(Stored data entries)
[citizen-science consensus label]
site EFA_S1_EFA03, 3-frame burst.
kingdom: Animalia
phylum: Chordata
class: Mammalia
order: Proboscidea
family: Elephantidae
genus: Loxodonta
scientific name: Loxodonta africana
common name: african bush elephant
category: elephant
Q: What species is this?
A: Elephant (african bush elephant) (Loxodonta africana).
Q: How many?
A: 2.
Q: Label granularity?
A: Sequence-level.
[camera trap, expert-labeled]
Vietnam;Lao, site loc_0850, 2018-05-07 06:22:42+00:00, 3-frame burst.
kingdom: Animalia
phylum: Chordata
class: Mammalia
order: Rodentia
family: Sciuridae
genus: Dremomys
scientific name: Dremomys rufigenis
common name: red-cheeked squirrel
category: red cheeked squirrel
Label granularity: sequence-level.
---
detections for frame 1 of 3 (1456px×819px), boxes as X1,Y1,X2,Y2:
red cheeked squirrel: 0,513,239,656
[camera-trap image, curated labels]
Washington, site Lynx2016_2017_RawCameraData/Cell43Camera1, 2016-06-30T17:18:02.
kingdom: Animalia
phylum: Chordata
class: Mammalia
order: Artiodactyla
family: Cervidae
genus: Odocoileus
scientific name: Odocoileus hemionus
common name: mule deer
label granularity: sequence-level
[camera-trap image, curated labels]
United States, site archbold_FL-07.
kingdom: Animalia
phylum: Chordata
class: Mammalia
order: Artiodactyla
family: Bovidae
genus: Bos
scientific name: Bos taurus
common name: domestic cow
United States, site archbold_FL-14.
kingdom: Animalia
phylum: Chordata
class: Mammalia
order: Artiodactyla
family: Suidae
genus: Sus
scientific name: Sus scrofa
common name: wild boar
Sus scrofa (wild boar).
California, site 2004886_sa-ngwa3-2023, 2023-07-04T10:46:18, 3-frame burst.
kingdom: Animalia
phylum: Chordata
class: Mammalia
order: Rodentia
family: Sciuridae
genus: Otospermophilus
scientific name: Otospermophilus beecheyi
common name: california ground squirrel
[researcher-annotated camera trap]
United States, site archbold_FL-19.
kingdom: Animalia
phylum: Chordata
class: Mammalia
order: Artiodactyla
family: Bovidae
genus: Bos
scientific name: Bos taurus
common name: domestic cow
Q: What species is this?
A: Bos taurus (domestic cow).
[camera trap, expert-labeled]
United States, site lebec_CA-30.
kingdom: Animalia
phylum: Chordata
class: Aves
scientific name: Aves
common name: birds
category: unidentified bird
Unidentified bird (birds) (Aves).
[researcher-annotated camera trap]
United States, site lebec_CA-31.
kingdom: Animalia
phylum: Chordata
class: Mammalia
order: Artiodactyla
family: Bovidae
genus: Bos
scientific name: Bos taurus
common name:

=== Task description ===
Your task is to restate every record word for word.

=== Problem solution ===
[citizen-science consensus label]
site EFA_S1_EFA03, 3-frame burst.
kingdom: Animalia
phylum: Chordata
class: Mammalia
order: Proboscidea
family: Elephantidae
genus: Loxodonta
scientific name: Loxodonta africana
common name: african bush elephant
category: elephant
Q: What species is this?
A: Elephant (african bush elephant) (Loxodonta africana).
Q: How many?
A: 2.
Q: Label granularity?
A: Sequence-level.
[camera trap, expert-labeled]
Vietnam;Lao, site loc_0850, 2018-05-07 06:22:42+00:00, 3-frame burst.
kingdom: Animalia
phylum: Chordata
class: Mammalia
order: Rodentia
family: Sciuridae
genus: Dremomys
scientific name: Dremomys rufigenis
common name: red-cheeked squirrel
category: red cheeked squirrel
Label granularity: sequence-level.
---
detections for frame 1 of 3 (1456px×819px), boxes as X1,Y1,X2,Y2:
red cheeked squirrel: 0,513,239,656
[camera-trap image, curated labels]
Washington, site Lynx2016_2017_RawCameraData/Cell43Camera1, 2016-06-30T17:18:02.
kingdom: Animalia
phylum: Chordata
class: Mammalia
order: Artiodactyla
family: Cervidae
genus: Odocoileus
scientific name: Odocoileus hemionus
common name: mule deer
label granularity: sequence-level
[camera-trap image, curated labels]
United States, site archbold_FL-07.
kingdom: Animalia
phylum: Chordata
class: Mammalia
order: Artiodactyla
family: Bovidae
genus: Bos
scientific name: Bos taurus
common name: domestic cow
United States, site archbold_FL-14.
kingdom: Animalia
phylum: Chordata
class: Mammalia
order: Artiodactyla
family: Suidae
genus: Sus
scientific name: Sus scrofa
common name: wild boar
Sus scrofa (wild boar).
California, site 2004886_sa-ngwa3-2023, 2023-07-04T10:46:18, 3-frame burst.
kingdom: Animalia
phylum: Chordata
class: Mammalia
order: Rodentia
family: Sciuridae
genus: Otospermophilus
scientific name: Otospermophilus beecheyi
common name: california ground squirrel
[researcher-annotated camera trap]
United States, site archbold_FL-19.
kingdom: Animalia
phylum: Chordata
class: Mammalia
order: Artiodactyla
family: Bovidae
genus: Bos
scientific name: Bos taurus
common name: domestic cow
Q: What species is this?
A: Bos taurus (domestic cow).
[camera trap, expert-labeled]
United States, site lebec_CA-30.
kingdom: Animalia
phylum: Chordata
class: Aves
scientific name: Aves
common name: birds
category: unidentified bird
Unidentified bird (birds) (Aves).
[researcher-annotated camera trap]
United States, site lebec_CA-31.
kingdom: Animalia
phylum: Chordata
class: Mammalia
order: Artiodactyla
family: Bovidae
genus: Bos
scientific name: Bos taurus
common name:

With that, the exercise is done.